Since genes involved in microRNA biogenesis pathways have a main role in impaired spermatogenesis, in this research, we evaluated different genotypes frequency of seven single-nucleotide polymorphisms in DICER1 and DROSHA genes. Different genotypes frequency of DICER1 (rs12323635, rs1057035, rs13078 and rs3742330) and DROSHA (rs10719, rs642321 and rs2291102) were determined by sequencing method in 385 infertile men and 120 fertile controls. It was found that CC genotype (P = 0.000) and C allele (P = 0.0) of rs1057035 T > C polymorphism were associated with idiopathic male infertility (azoospermia). Gene expression study in blood and testis samples was done by real time PCR technique. Our results showed significant under expression of DICER1 gene in blood and testis tissues of azoospermic samples (P < 0.05), but we did not observed significant difference in expression ratio between infertile men with and without C allele of rs1057035 SNP (P > 0.05). The results of this study showed that among the studied variants, only one of them in DICER1 might be associated with azoospermia, but additional studies needs in different populations and ethnics.

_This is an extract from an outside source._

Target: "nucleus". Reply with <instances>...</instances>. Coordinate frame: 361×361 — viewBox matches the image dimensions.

由于参与微小RNA生物合成途径的基因在精子发生受损中起主要作用,在本研究中,我们评估了DICER1和DROSHA基因中七个单核苷酸多态性的不同基因型频率。通过测序方法在385名不育男性和120名生育对照中确定了DICER1(rs12323635、rs1057035、rs13078和rs3742330)和DROSHA(rs10719、rs642321和rs2291102)的不同基因型频率。发现rs1057035 T>C多态性的CC基因型(P = 0.000)和C等位基因(P = 0.0)与特发性男性不育(无精子症)相关。通过实时PCR技术对血液和睾丸样本进行基因表达研究。我们的结果显示,无精子症样本的血液和睾丸组织中DICER1基因表达明显下调(P < 0.05),但我们未观察到rs1057035 SNP有C等位基因和无C等位基因的不育男性之间表达率的显著差异(P > 0.05)。本研究结果表明,在所研究的变异中,DICER1中的一个变异可能与无精子症相关,但需要在不同人群和种族中进行更多研究。